By William Landon, Northern Kentucky University
Studying the home life of Lorenzo the Magnificent requires us to travel back to the years directly after his marriage. Lorenzo and Clarice had their first child in 1470, Lucrezia. Their second child—their eldest son—Piero was born in 1472. As Lorenzo’s first son, he knew from an early age that the mantle of family leadership would one day rest upon his shoulders.

Political Ties with the Papacy
Lorenzo’s third child—a daughter named Maddalena—was born in 1473. She was married to Franceschetto Cybo, the illegitimate son of Pope Innocent VIII, in 1488—two years after the conclusion of the war between the papacy and Naples, which Lorenzo had helped to end.
That Maddalena was married to one of the pope’s sons, given the context in which we are operating, should not surprise us. The papacy of that era was rife with corruption. Above all, Maddalena’s marriage was arranged for diplomatic purposes. Lorenzo sought to form a deeper bond with the pope, and, therefore, with the Vatican’s power structure.
Lorenzo was an expert at using marriage to bolster relationships and acquire additional power, and he used his children acted as his pawns. What might surprise us, given Lorenzo’s matrimonial machinations, is how much Lorenzo loved his children and his wife.
When Clarice and Lorenzo had a second son—Giovanni—in 1475, his future role was predetermined by the order of his birth. Amongst European nobility, first sons were destined to inherit leadership of their families, even if they were temperamentally unsuited for such a role, and second sons, whether or not they were inclined to spiritual things, were destined to be members of the clergy.
Lorenzo’s Son to Be the Future Pope?

Lorenzo’s hope for the young Giovanni was that he might be made a cardinal and eventually pope.

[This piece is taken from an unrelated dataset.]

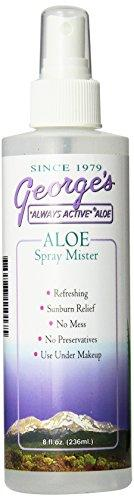 Spray Mister Personal Care Georges Aloe  (10030978819)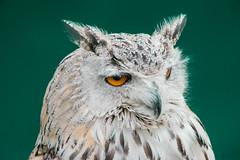 _ATI4894 (Aitzol Arruabarrena) Tags: cabarceno d800 tokina 300 animals animaliak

Such a plan, if it were to come to pass, would elevate the Medici family to a position of almost unparalleled power and authority. In 1489, barely a year after Maddalena de’ Medici was married to Pope Innocent VIII’s son, the pope elevated the 13-year-old Giovanni to the rank of the cardinalate.
It was, by the corrupt pontifical standards of the late 15th century, common for young men in their late teens or early twenties to be appointed to the cardinalate, but that the pope would promote a 13-year-old to one of the most powerful positions in the Roman hierarchy was truly shocking.

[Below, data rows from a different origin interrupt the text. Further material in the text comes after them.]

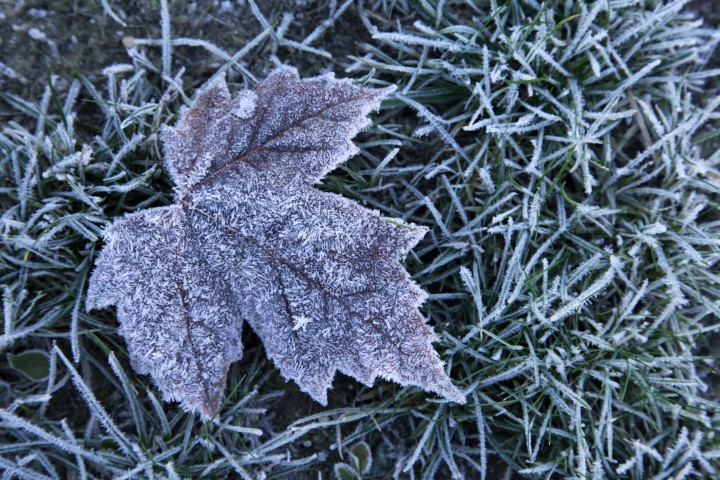 A frosty leaf in grass.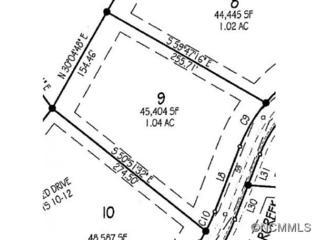 17  Bent Branch Lane  , Asheville, NC 28804 (#580242) :: Exit Realty Vistas
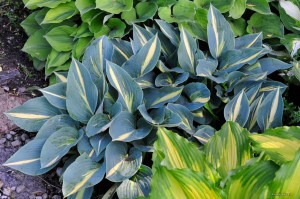 "Hosta ""Party Popper"" - funkia"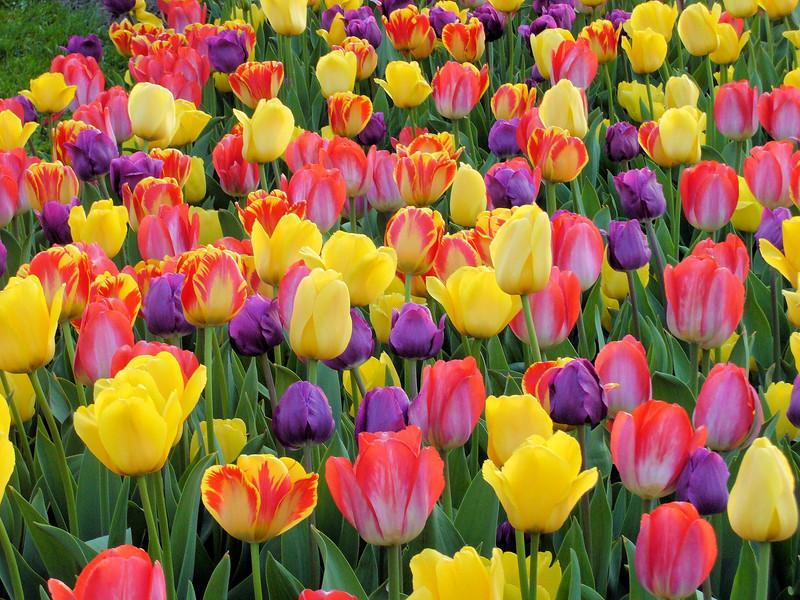 Tulip6_4-23-08a.jpg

Giovanni entered the halls of power cradled in scandal and ended his pontificate, as Pope Leo X, having presided over the shattering of Christendom—what we know today as the Protestant Reformation.

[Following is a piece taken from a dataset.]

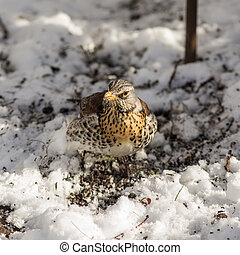 Fieldfare in the spring - Fieldfare looks for food under the...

It is essential to emphasize that even Giovanni’s colossal mismanagement of the Roman Church was not enough to destroy the Medici family’s reputation or to permanently evict them from Florence and control of its government.
This article comes directly from content in the video series How the Medici Shaped the Renaissance. Watch it now, on Wondrium.
Lorenzo the Magnificent’s Children Weren’t as Magnificent
Lorenzo could never have known how badly things would go for his son. But, while he yet lived, he believed that having his son made a cardinal was his most significant accomplishment. Lorenzo and Clarice’s sons, Piero, Giovanni, and their youngest son Giuliano—who was born in 1479 and became a future prince of Florence—all experienced meteoric rises to power, but all of them met disastrous ends to their rule.

Lorenzo and Clarice had three more daughters, too—only one of whom lived to adulthood. Her name was Contessina. She was born in 1478 and was married in 1494 to Piero Ridolfi, a member of a wealthy and ancient Florentine family.
Lorenzo and Clarice also adopted Giulio de’ Medici, the illegitimate son of Lorenzo’s slain younger brother Giuliano. Giulio, like his cousin Giovanni, was destined for a life in the Church. Just as Giovanni, who became Pope Leo X, was also elevated to the papacy, Giulio followed the exact same path.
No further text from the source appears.